Russian prosecutors ask for 9 1/2-year prison sentence for Brittney Griner
- Russian prosecutors have lobbied for a 9 1/2-year sentence for the WNBA superstar Brittney Griner.
- Griner was arrested and tried after Russian airport officials said they found drugs in her luggage.
Russian prosecutors asked a judge to give a 9 1/2-year prison sentence to Brittney Griner, a two-time Olympic gold medalist who has been on trial in the country over drug-smuggling charges.
The WNBA superstar has been detained in Russia since February, when customs agents at Moscow's Sheremetyevo airport said they found vape cartridges containing hashish oil in her luggage.
More than four months after she was taken into custody, and just days into her trial, Griner pleaded guilty to the charges. Sources told Insider the guilty plea could be a strategic attempt to get a reduced sentence, as Russian courts have a greater than 99% conviction rate and were never likely to acquit the American star.
Griner and her defense team have appealed for leniency throughout the trial, citing the marijuana prescription the 6-foot-9 Phoenix Mercury center received from an Arizona doctor and saying she inadvertently brought the vapes to Russia after packing her bag in a hurry. Still, sources told Insider they were skeptical the Russian courts would show her any mercy.
The eight-time WNBA All-Star's charge of large-scale transportation of drugs carries a maximum sentence 10 years in Russian prison. She has already served nearly six months since she was detained.
Insider's sources have long said that a prisoner exchange is Griner's most likely path to freedom. And just last week, news broke that the US government had offered to trade the convicted Russian arms dealer Viktor Bout for Griner and Paul Whelan, a US Marine veteran also detained in Russia.
Bout, known to many as the "Merchant of Death," is notorious for fueling wars around the world through his illicit weapons-sales enterprise. Many people — including his sentencing judge in the US — told Insider they would endorse the swap.
Russia has not formally responded to the offer.

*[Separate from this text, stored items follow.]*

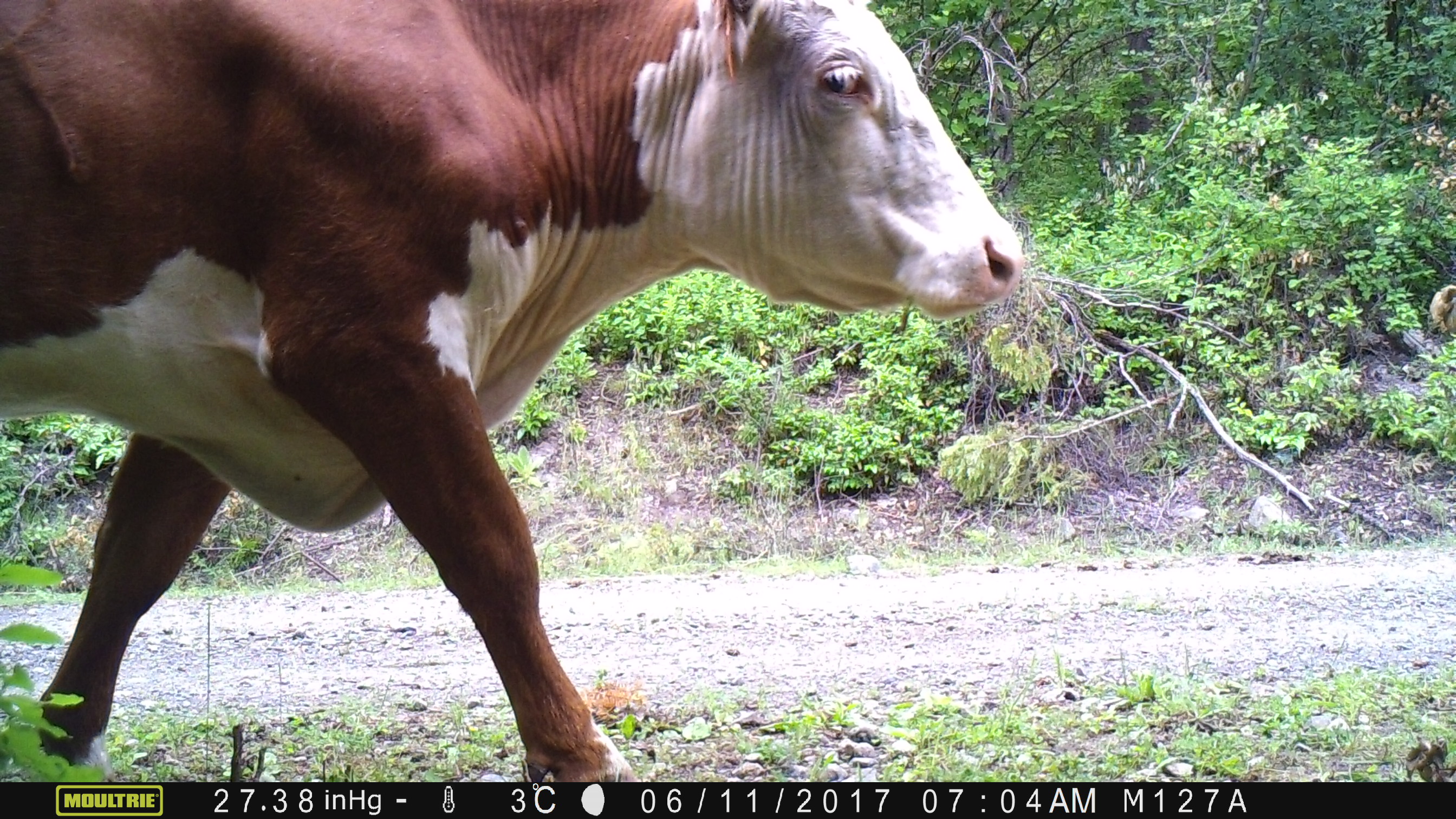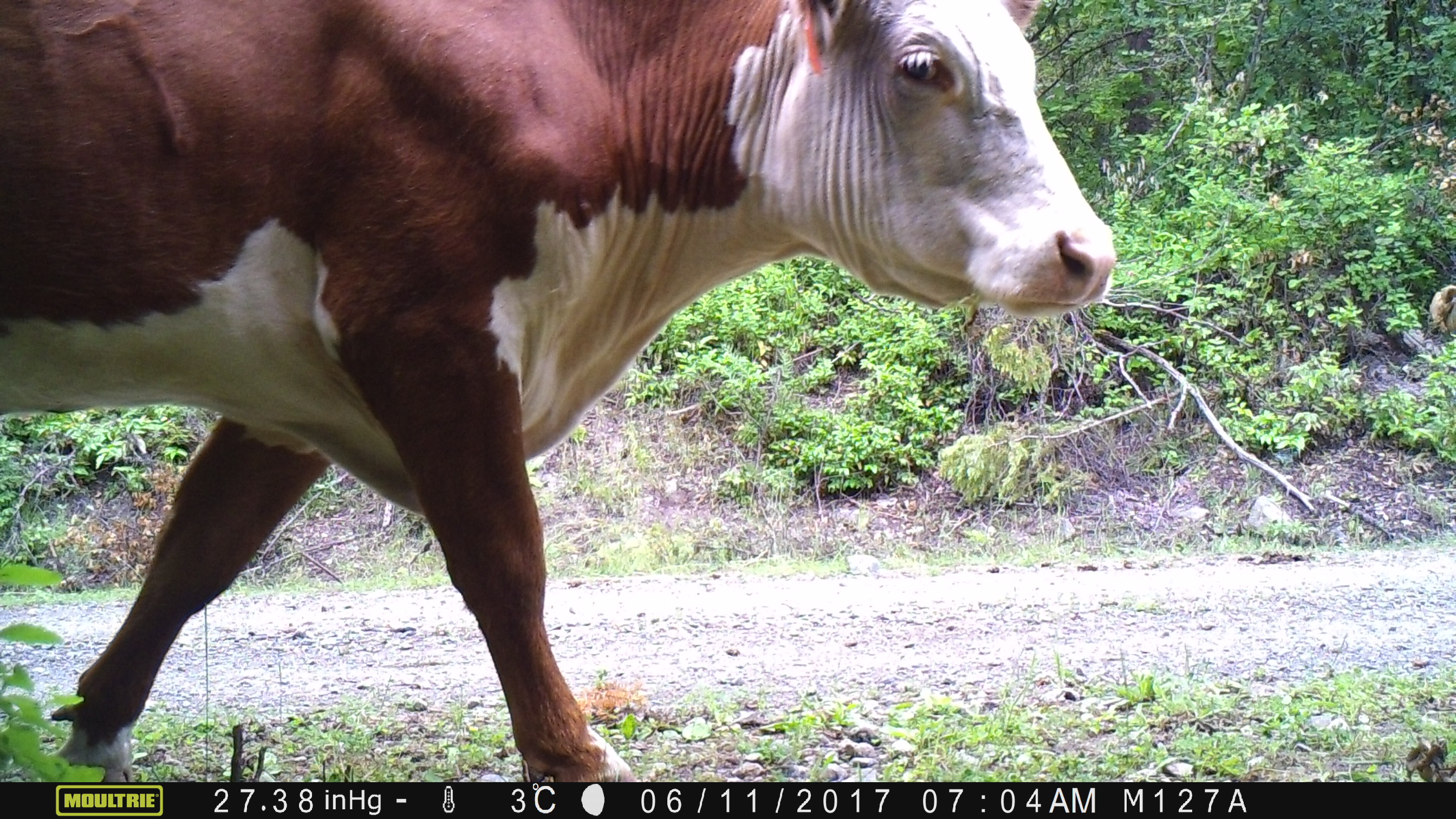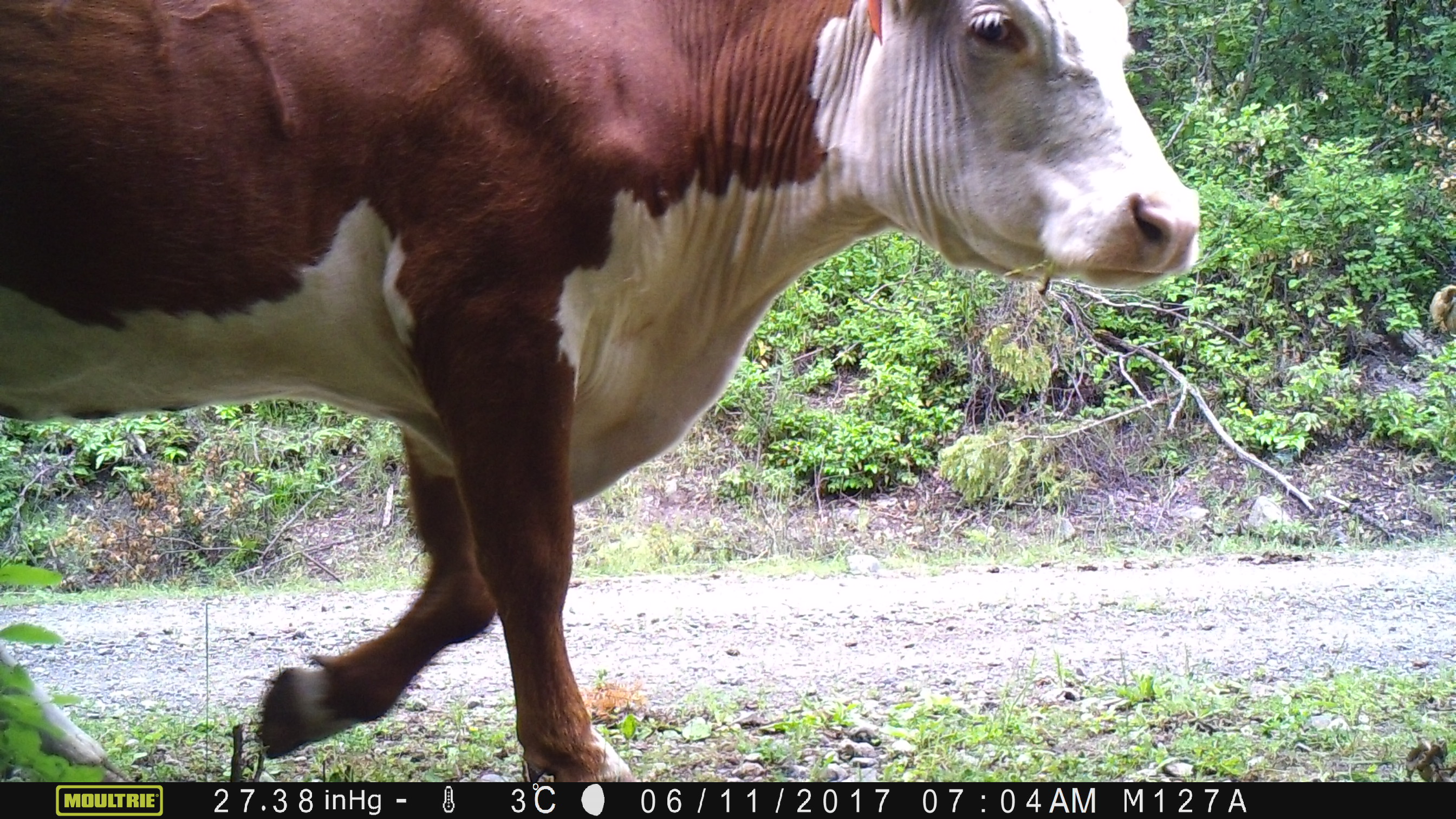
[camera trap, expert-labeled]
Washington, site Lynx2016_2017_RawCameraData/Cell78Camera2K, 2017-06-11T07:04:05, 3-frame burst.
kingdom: Animalia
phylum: Chordata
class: Mammalia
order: Artiodactyla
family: Bovidae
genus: Bos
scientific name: Bos taurus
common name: domestic cattle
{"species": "domestic cattle (Bos taurus)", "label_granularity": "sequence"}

But reports suggest the Kremlin has attempted to include a Russian murderer — who was tried, convicted, and imprisoned in Germany — in the Bout-Griner-Whelan exchange.
John Kirby, the Biden administration's National Security Council coordinator for strategic communications, slammed Russia's counter as "a bad faith attempt to avoid a very serious offer and proposal that the United States has put forward." Moscow officials responded by saying "loudspeaker diplomacy" wouldn't succeed in bringing the detained Americans home, which signaled that the US and Russia were still quite far from agreeing to a deal.
Meanwhile, Andrew Roth, a Moscow correspondent for The Guardian, reported that a verdict in Griner's trial could come as soon as Thursday evening local time. The basketball star's attorney said this week that Griner was "quite nervous," as she knew her verdict and sentencing were imminent, but that she's grateful for the outpouring of support she'd received stateside.